Monitor p50, p95, and p99 TTFT and TPOT. A degrading p99 while p50 holds is an early sign of queue buildup or memory pressure.

Cost per token

The economic metric that ultimately governs hardware and optimisation decisions.

Cost per million output tokens

cost = (hourly_GPU_cost / throughput_tokens_per_hour) × 1_000_000

Example: at $3/hr and 4,000 tokens/sec, you generate ~14.4M tokens/hr → ~$0.21 per million tokens before margin. Substitute your actual GPU cost and measured throughput.

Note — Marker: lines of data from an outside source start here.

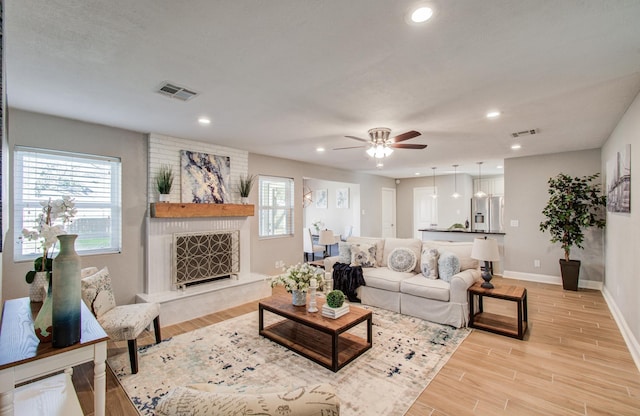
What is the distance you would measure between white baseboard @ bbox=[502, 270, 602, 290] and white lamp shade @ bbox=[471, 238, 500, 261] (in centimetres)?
312

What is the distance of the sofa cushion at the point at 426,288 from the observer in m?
3.61

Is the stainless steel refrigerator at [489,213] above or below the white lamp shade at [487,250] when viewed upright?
above

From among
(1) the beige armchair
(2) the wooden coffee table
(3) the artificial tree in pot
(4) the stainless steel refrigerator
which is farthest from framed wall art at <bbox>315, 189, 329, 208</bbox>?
(1) the beige armchair

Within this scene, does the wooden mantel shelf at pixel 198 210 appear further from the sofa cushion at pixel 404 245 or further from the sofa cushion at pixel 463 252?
the sofa cushion at pixel 463 252

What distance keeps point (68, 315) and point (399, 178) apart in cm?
960

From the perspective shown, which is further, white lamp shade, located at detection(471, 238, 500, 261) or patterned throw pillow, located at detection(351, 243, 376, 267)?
patterned throw pillow, located at detection(351, 243, 376, 267)

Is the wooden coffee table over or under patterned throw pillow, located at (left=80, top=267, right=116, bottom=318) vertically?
under

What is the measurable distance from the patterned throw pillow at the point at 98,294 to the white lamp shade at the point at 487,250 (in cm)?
406

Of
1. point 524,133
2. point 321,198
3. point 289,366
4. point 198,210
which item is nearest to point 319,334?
point 289,366

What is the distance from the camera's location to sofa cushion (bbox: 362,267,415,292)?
4030 mm

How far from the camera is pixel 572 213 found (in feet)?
16.5

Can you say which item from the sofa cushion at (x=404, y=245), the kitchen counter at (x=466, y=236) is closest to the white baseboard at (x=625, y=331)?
the kitchen counter at (x=466, y=236)

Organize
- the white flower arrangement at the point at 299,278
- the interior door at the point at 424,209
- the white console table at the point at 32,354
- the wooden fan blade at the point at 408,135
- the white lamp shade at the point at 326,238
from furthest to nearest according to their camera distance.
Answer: the interior door at the point at 424,209 → the white lamp shade at the point at 326,238 → the wooden fan blade at the point at 408,135 → the white flower arrangement at the point at 299,278 → the white console table at the point at 32,354

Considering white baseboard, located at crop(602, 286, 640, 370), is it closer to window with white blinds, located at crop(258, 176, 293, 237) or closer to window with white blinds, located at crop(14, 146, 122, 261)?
window with white blinds, located at crop(258, 176, 293, 237)
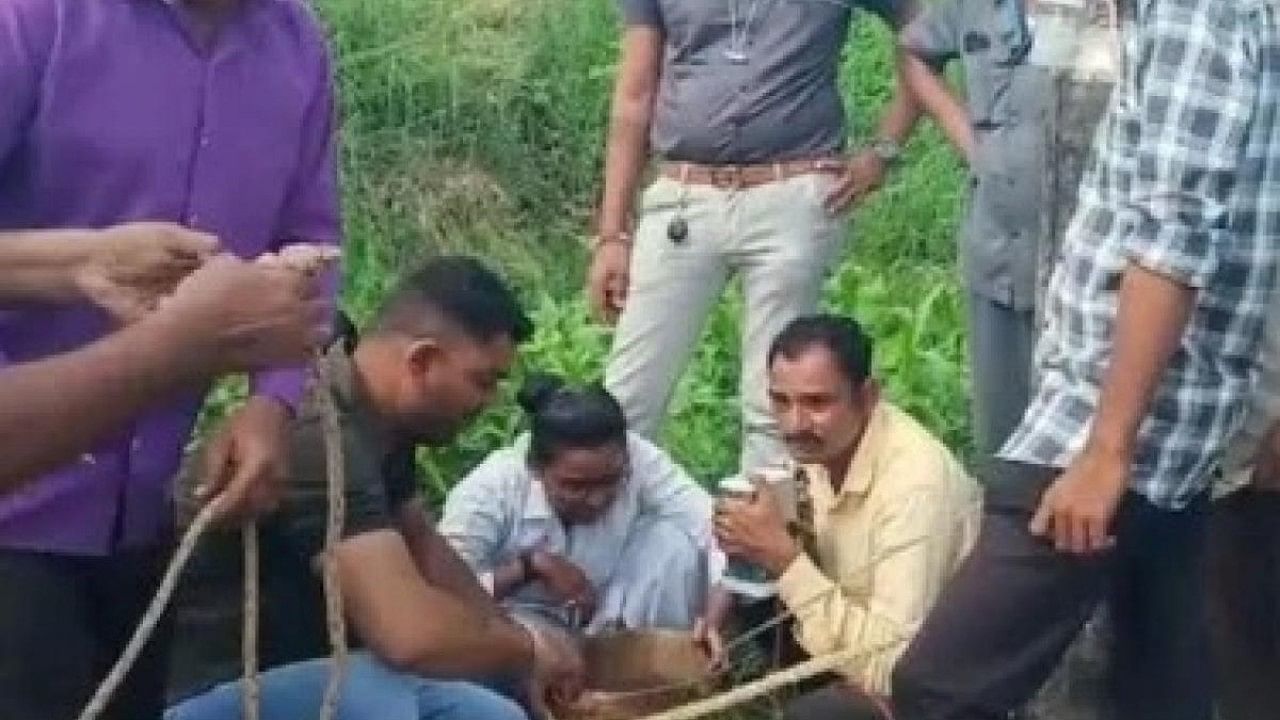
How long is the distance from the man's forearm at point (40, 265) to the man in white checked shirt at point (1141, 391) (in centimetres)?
131

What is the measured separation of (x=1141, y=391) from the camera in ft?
12.1

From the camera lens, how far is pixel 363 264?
28.3 feet

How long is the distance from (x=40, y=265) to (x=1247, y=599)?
6.16ft

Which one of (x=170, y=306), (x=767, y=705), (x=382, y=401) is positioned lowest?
(x=767, y=705)

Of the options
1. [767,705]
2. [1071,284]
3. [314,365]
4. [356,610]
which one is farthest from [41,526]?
[767,705]

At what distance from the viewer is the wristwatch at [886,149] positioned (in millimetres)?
6039

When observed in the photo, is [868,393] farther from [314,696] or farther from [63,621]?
[63,621]

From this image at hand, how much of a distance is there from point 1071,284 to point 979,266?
5.10 feet

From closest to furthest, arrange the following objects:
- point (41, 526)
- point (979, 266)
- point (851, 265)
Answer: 1. point (41, 526)
2. point (979, 266)
3. point (851, 265)

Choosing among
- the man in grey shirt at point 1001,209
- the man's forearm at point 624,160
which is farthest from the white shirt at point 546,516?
the man in grey shirt at point 1001,209

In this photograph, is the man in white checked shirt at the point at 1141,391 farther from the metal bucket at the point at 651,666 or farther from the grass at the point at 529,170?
the grass at the point at 529,170

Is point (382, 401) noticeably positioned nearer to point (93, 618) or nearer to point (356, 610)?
point (356, 610)

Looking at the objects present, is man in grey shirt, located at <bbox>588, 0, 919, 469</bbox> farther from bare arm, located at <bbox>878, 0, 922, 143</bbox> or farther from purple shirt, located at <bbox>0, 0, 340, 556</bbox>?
purple shirt, located at <bbox>0, 0, 340, 556</bbox>

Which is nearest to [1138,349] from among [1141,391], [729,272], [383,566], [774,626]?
[1141,391]
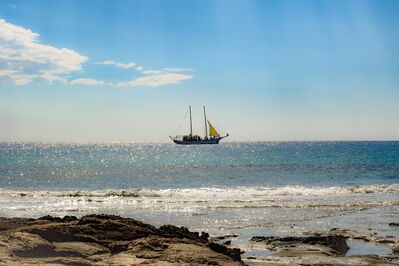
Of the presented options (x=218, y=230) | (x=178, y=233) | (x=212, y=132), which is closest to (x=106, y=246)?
(x=178, y=233)

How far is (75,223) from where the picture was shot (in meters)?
13.9

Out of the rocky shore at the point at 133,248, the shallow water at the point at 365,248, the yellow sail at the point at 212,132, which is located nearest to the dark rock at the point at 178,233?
the rocky shore at the point at 133,248

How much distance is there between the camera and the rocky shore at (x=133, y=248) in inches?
426

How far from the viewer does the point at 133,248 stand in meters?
11.7

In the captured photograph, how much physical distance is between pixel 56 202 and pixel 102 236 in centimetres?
2206

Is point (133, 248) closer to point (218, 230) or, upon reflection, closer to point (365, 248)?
point (365, 248)

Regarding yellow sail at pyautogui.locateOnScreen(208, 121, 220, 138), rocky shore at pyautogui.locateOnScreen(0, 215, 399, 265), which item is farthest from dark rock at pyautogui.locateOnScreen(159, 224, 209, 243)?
yellow sail at pyautogui.locateOnScreen(208, 121, 220, 138)

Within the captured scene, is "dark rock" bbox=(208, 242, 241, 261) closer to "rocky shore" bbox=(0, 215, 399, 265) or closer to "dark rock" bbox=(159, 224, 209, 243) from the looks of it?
"rocky shore" bbox=(0, 215, 399, 265)

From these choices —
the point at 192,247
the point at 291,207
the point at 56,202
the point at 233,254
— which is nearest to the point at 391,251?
the point at 233,254

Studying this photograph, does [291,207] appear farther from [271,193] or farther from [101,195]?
[101,195]

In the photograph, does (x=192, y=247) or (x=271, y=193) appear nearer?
(x=192, y=247)

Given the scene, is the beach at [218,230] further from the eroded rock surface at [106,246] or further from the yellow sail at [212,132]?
the yellow sail at [212,132]

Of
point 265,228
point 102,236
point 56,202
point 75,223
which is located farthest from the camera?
point 56,202

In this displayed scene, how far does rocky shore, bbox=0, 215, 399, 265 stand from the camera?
1083 cm
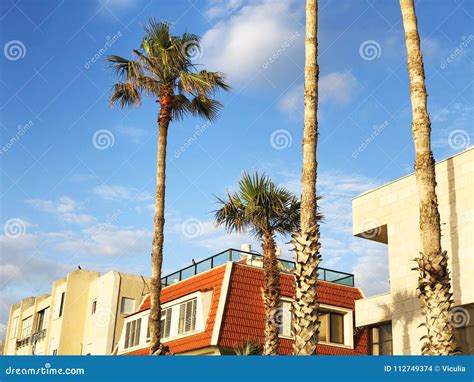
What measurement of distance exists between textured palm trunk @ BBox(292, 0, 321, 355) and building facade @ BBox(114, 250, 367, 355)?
12.0 m

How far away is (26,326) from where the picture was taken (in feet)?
177

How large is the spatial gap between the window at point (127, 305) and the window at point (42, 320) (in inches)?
431

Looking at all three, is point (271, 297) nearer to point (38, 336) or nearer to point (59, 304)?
point (59, 304)

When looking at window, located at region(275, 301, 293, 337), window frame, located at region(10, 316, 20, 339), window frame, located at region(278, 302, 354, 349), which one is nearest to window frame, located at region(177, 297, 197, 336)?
window, located at region(275, 301, 293, 337)

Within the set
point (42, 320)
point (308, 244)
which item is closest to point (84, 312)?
point (42, 320)

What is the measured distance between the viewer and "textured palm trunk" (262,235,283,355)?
78.4 ft

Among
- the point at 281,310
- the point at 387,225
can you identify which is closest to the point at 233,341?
the point at 281,310

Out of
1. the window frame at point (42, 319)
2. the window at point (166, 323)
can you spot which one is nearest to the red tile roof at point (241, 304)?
the window at point (166, 323)

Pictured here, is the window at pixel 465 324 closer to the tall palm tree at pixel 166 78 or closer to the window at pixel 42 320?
the tall palm tree at pixel 166 78

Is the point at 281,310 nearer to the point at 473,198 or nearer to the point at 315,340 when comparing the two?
the point at 473,198

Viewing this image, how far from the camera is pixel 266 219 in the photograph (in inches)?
1014

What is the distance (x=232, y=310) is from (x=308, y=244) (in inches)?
551

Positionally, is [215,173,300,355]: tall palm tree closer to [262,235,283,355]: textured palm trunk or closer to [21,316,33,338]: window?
[262,235,283,355]: textured palm trunk

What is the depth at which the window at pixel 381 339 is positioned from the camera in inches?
954
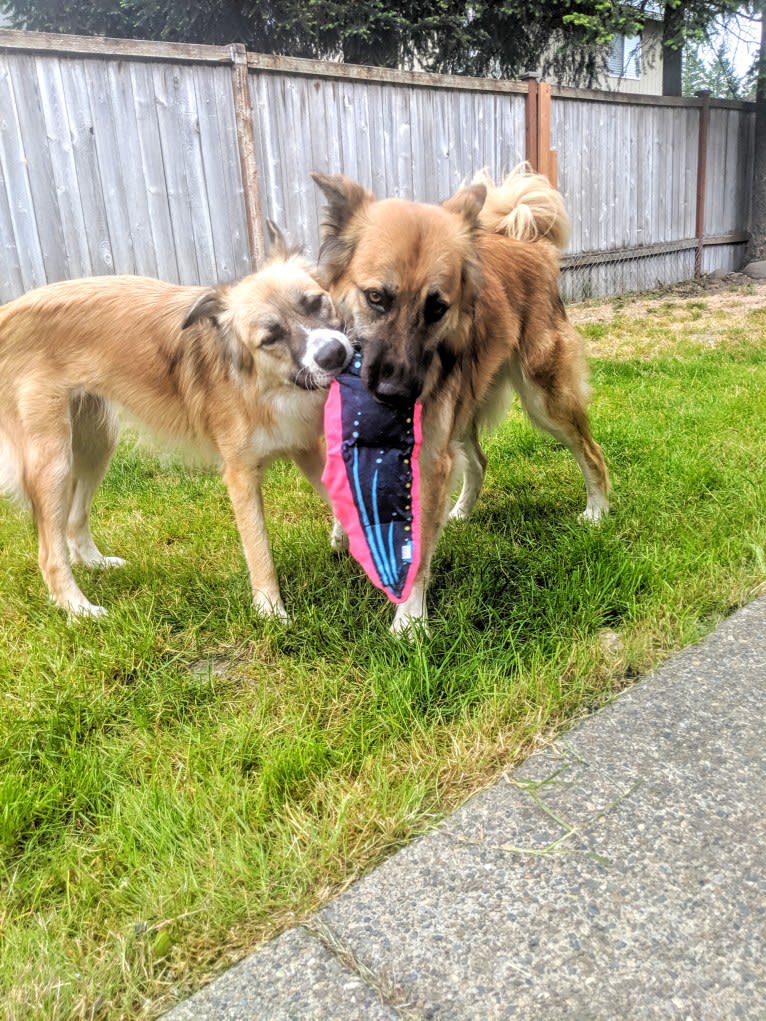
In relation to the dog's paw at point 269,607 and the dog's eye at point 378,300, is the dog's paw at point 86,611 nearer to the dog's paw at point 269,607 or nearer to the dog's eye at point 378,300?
the dog's paw at point 269,607

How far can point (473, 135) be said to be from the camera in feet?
26.5

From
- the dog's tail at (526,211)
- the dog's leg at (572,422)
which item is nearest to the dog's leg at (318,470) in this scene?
the dog's leg at (572,422)

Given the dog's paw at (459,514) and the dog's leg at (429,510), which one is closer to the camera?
the dog's leg at (429,510)

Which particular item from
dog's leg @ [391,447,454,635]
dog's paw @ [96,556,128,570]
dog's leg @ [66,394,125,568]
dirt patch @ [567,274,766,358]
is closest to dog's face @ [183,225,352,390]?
dog's leg @ [391,447,454,635]

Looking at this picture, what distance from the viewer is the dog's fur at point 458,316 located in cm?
234

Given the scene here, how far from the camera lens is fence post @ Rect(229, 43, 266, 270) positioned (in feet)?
20.3

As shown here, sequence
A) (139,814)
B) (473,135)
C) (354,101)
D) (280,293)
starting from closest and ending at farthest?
(139,814) → (280,293) → (354,101) → (473,135)

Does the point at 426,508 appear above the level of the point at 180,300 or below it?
below

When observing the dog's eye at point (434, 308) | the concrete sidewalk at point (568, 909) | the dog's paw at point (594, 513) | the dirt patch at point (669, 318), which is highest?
the dog's eye at point (434, 308)

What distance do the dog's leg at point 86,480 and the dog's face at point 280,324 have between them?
84 cm

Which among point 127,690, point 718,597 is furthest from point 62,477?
point 718,597

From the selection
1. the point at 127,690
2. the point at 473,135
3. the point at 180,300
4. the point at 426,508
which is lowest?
the point at 127,690

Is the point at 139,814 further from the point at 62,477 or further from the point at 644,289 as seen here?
the point at 644,289

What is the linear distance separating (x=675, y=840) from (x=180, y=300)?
2500 millimetres
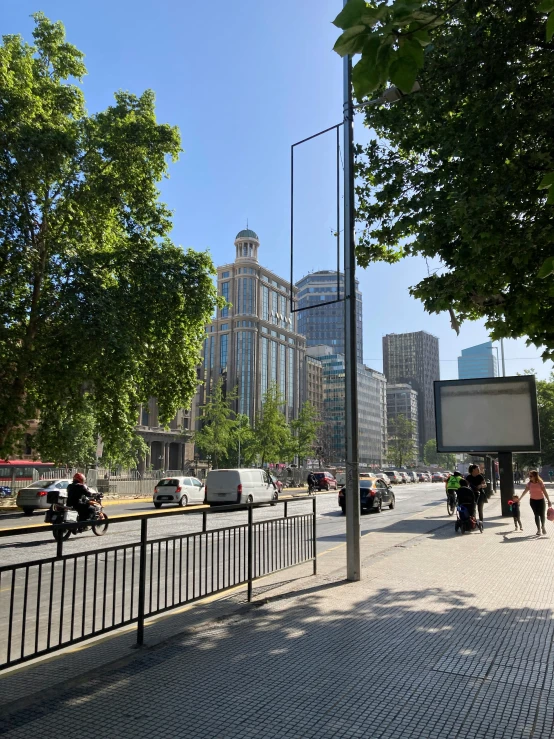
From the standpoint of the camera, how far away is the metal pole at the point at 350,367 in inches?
328

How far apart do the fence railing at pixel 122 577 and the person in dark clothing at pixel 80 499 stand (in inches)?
329

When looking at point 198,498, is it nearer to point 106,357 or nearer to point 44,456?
point 44,456

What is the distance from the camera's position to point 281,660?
4859 mm

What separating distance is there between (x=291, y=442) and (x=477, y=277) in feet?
189

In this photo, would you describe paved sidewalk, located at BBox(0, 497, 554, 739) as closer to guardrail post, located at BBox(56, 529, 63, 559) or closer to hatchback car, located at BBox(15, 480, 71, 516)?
guardrail post, located at BBox(56, 529, 63, 559)

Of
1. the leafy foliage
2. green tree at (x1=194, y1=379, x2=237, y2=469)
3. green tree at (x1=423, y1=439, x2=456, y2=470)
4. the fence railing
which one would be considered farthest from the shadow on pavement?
green tree at (x1=423, y1=439, x2=456, y2=470)

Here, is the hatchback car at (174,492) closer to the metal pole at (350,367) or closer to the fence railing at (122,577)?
the fence railing at (122,577)

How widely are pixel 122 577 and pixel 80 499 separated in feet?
36.9

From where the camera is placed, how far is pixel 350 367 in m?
8.88

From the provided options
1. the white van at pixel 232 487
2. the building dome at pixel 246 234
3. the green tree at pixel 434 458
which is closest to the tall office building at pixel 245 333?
the building dome at pixel 246 234

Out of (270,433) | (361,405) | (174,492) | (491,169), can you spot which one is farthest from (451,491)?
(361,405)

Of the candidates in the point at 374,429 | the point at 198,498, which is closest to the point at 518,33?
the point at 198,498

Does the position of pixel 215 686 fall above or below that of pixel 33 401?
below

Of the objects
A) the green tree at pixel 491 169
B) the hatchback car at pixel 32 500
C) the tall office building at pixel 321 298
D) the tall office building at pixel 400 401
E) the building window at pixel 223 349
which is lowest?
the hatchback car at pixel 32 500
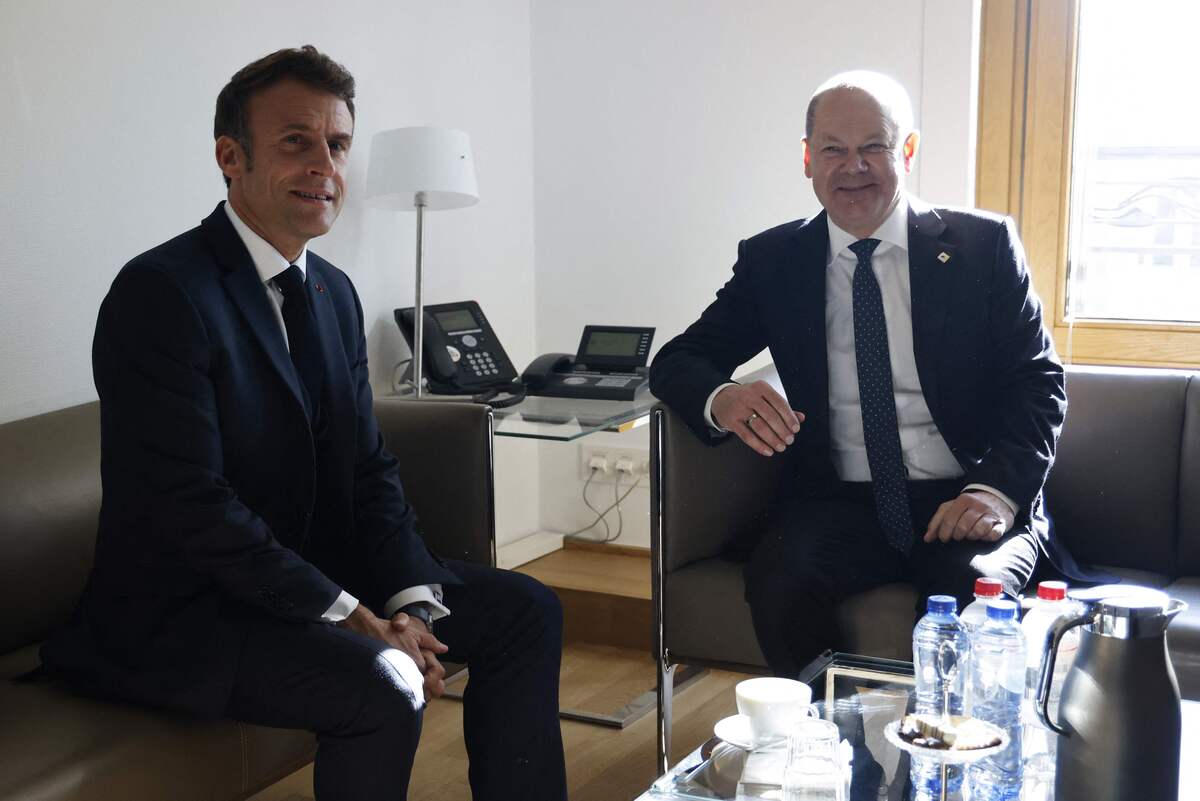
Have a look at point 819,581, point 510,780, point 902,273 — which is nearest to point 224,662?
point 510,780

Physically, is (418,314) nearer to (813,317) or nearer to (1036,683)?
(813,317)

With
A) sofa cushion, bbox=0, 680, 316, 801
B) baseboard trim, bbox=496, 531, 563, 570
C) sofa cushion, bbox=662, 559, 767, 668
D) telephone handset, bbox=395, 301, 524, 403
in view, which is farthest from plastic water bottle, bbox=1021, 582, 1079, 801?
baseboard trim, bbox=496, 531, 563, 570

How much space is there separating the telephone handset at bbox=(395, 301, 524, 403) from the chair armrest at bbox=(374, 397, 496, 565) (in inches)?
22.1

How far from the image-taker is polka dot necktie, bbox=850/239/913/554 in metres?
2.35

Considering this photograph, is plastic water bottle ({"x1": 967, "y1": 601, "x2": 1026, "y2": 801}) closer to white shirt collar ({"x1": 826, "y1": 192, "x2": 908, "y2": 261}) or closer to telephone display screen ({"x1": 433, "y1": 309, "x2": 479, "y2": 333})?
white shirt collar ({"x1": 826, "y1": 192, "x2": 908, "y2": 261})

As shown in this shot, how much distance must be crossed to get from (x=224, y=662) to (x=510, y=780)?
0.50 m

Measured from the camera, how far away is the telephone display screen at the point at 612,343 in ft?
10.5

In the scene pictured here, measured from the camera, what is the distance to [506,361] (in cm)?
319

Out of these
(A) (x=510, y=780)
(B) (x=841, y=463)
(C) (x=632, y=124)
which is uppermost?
(C) (x=632, y=124)

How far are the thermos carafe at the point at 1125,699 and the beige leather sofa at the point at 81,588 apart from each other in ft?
3.79

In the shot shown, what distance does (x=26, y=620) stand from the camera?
6.70 ft

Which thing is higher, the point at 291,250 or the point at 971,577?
the point at 291,250

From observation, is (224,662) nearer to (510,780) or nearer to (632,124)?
(510,780)

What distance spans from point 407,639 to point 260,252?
0.66m
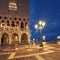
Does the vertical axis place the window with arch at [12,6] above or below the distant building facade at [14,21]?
above

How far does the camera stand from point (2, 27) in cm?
6325

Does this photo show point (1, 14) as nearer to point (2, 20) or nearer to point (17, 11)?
point (2, 20)

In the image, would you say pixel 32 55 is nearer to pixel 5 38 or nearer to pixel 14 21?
pixel 5 38

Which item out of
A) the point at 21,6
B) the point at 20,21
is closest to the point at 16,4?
the point at 21,6

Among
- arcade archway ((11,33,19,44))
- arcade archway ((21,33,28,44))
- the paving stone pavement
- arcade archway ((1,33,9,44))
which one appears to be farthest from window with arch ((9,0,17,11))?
the paving stone pavement

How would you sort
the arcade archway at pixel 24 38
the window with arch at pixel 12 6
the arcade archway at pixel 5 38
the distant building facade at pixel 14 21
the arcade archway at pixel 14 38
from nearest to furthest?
the arcade archway at pixel 5 38, the distant building facade at pixel 14 21, the arcade archway at pixel 14 38, the arcade archway at pixel 24 38, the window with arch at pixel 12 6

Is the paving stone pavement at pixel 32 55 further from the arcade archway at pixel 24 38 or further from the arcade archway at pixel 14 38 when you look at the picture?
the arcade archway at pixel 24 38

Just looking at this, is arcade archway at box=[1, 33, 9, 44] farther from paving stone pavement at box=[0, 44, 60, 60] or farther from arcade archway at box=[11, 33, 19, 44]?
paving stone pavement at box=[0, 44, 60, 60]

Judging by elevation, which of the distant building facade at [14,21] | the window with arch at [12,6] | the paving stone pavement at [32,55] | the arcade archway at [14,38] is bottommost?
the paving stone pavement at [32,55]

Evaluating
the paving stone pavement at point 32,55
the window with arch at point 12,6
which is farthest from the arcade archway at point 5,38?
the paving stone pavement at point 32,55

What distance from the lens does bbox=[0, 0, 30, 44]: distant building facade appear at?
64750 millimetres

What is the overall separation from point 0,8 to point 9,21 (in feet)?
18.4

Throughput is the key variable in the denominator. Every optimisation that increases tokens per second — continuous batching, quantization, prefix caching, speculative decoding — directly reduces cost per token. This is why throughput is the primary engineering target for cost-sensitive deployments.

Goodput

A subtler metric gaining adoption in production teams: goodput is the fraction of GPU compute that produces tokens delivered to users within SLO, as opposed to tokens that were generated but arrived too late (after a client timeout), or compute spent on cancelled requests.

A system at 90% throughput utilisation but 20% timeout rate has much lower goodput than it appears. Goodput = useful work ÷ total work. It's the metric that most honestly captures whether your serving system is doing what you're paying for.

What to instrument

MetricUnitWhy it matters
TTFT p50/p95/p99msUser-perceived responsiveness; first impression
TPOT p50/p95/p99ms/tokenStreaming quality; reading speed match
Token throughputtokens/secCost efficiency; capacity planning
Request queue depthcountEarly warning of overload; latency predictor
KV cache utilisation%Memory pressure; preemption risk
Prefix cache hit rate%Prefill efficiency; TTFT reduction
Token error rate%Generation failures, OOM events
GPU utilisation%Headroom assessment; over/under-provisioning
That's the full core series. You now have the concepts behind every major decision in LLM inference. The glossary has 40+ term definitions, and deeper guides on specific tools are on the way.

// In short

01TTFT governs perceived responsiveness. Users judge "fast" by when the first character appears. Optimise TTFT for chat; optimise throughput for batch.
02TPOT governs streaming quality. Below ~100ms per token, text streams feel natural. Above 150ms, users notice stuttering and the UX degrades.
03Track percentiles, not averages. p50 describes typical behaviour. p99 reveals your worst 1% — which is often what users remember and what causes support tickets.
04Throughput is cost. Every token per second added to system throughput reduces cost per million tokens. This is the through-line connecting all inference optimisations.
05Goodput is the honest metric. Throughput counts tokens generated. Goodput counts tokens delivered within SLO. The gap between them is waste you're paying for.